As palavras de Blinken expressam bem a magnitude do desafio. Então, o que deve ser feito? Será que Zelenskiy deveria dar ouvidos às vozes das sereias que apelam a negociações a qualquer preço, apesar de Moscovo arrogantemente ignorar Plano de paz de Kiev? Deverá a Ucrânia reconciliar-se com a perda permanente devido à agressão de um quinto das suas terras – um precedente terrível para Taiwan e outros países? Será inevitável, como Putin acredita claramente, que a unidade ocidental se desfaça e que a determinação de continuar a lutar se enfraqueça? Não, não e não de novo.
Agora não é o momento de vacilar, de ceder a este bandido, de abandonar o direito internacional, a justiça e os direitos humanos básicos. A Ucrânia precisa, e deve ter, de mais armas, como os mísseis Storm Shadow, fornecidos pelo Reino Unido, que alegadamente causaram tantos danos à frota russa do Mar Negro na semana passada. Precisa de mais munições e drones. Necessita urgentemente de caças F-16 americanos e de mísseis de longo alcance. Precisa e merece apoio político, humanitário e moral inabalável. Acima de tudo, precisa de solidariedade.

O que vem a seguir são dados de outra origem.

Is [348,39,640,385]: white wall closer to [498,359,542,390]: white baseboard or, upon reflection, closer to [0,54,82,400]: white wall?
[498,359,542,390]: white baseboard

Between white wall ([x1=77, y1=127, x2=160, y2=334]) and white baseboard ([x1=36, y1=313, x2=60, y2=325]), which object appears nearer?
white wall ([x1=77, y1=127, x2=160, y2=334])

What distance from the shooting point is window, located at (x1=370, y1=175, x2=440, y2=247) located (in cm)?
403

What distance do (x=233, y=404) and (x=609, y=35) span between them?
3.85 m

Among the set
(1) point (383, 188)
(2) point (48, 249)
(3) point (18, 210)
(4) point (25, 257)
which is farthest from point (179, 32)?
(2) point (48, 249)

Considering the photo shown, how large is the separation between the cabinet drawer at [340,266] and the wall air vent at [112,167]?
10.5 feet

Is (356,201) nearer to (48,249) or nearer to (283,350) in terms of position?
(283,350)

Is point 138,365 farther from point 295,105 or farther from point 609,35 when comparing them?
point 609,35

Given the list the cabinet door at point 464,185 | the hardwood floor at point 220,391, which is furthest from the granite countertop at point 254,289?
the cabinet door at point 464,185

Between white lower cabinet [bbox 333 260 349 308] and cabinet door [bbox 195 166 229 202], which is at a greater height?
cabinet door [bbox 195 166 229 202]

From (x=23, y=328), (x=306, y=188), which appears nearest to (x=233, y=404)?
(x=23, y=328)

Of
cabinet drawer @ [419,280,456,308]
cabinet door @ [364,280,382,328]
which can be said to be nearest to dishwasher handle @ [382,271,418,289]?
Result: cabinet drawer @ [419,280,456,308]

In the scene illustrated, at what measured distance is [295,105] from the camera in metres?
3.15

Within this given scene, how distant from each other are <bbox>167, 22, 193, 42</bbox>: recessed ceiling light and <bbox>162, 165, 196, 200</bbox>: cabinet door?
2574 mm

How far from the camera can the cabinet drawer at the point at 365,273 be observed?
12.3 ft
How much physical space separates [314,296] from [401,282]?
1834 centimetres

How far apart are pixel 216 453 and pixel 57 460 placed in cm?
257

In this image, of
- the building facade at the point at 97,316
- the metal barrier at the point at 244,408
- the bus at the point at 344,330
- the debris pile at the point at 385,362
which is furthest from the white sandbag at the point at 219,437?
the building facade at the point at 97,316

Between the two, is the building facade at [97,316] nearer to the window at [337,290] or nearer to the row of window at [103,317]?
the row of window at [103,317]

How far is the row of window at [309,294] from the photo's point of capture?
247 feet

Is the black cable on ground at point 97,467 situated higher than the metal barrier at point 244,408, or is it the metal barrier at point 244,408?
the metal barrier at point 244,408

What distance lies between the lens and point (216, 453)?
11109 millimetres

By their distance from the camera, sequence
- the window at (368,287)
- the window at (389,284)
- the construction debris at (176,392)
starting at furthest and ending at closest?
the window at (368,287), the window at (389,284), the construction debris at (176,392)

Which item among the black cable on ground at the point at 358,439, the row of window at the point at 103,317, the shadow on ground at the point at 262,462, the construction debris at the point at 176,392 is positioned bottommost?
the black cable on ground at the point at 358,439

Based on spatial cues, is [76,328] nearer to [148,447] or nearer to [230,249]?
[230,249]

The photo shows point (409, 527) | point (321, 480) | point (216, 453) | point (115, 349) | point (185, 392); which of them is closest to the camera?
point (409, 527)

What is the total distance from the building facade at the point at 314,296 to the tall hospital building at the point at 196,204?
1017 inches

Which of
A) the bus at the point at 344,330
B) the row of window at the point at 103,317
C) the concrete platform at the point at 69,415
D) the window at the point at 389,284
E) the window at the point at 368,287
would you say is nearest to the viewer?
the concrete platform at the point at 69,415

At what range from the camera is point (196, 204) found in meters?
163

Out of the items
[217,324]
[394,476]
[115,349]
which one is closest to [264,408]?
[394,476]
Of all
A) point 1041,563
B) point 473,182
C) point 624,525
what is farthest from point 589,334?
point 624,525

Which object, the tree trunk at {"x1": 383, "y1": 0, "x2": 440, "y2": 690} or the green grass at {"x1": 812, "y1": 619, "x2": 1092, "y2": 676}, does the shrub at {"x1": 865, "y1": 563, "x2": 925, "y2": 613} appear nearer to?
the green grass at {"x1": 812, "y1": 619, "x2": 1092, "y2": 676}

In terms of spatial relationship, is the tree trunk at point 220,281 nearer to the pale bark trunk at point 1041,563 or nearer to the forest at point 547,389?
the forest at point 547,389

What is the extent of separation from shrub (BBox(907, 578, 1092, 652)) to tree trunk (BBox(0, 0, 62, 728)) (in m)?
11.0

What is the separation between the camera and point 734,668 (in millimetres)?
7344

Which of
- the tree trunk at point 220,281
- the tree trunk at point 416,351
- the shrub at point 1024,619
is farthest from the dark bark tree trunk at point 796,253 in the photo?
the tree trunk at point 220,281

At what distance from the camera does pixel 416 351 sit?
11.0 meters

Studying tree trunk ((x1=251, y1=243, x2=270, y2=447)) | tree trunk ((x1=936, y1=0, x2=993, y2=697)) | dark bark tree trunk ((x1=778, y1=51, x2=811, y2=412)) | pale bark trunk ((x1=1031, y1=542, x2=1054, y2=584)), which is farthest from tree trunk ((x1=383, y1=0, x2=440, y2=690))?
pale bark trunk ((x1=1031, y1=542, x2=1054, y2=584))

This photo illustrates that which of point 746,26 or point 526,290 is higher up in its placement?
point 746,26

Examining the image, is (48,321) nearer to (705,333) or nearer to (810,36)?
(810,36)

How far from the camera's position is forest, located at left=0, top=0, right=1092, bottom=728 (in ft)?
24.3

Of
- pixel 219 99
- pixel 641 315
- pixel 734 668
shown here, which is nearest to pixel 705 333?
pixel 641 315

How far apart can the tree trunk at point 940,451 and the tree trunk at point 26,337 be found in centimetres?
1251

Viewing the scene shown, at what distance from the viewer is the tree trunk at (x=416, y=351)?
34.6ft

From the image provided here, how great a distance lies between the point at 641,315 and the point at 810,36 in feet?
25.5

Esta guerra, infelizmente, ainda tem um longo caminho a percorrer – embora Putin possa terminá-la da noite para o dia, retirando as suas tropas. Mas se as potências ocidentais desanimarem e começarem a abandonar a Ucrânia, então a dobradiça da história de Blinken fechar-se-á, fechando a porta a décadas de relativa segurança e estabilidade, progresso económico e cooperação internacional. Como já dissemos, a luta da Ucrânia é a nossa luta. Os esforços devem ser redobrados para garantir que ela prevaleça.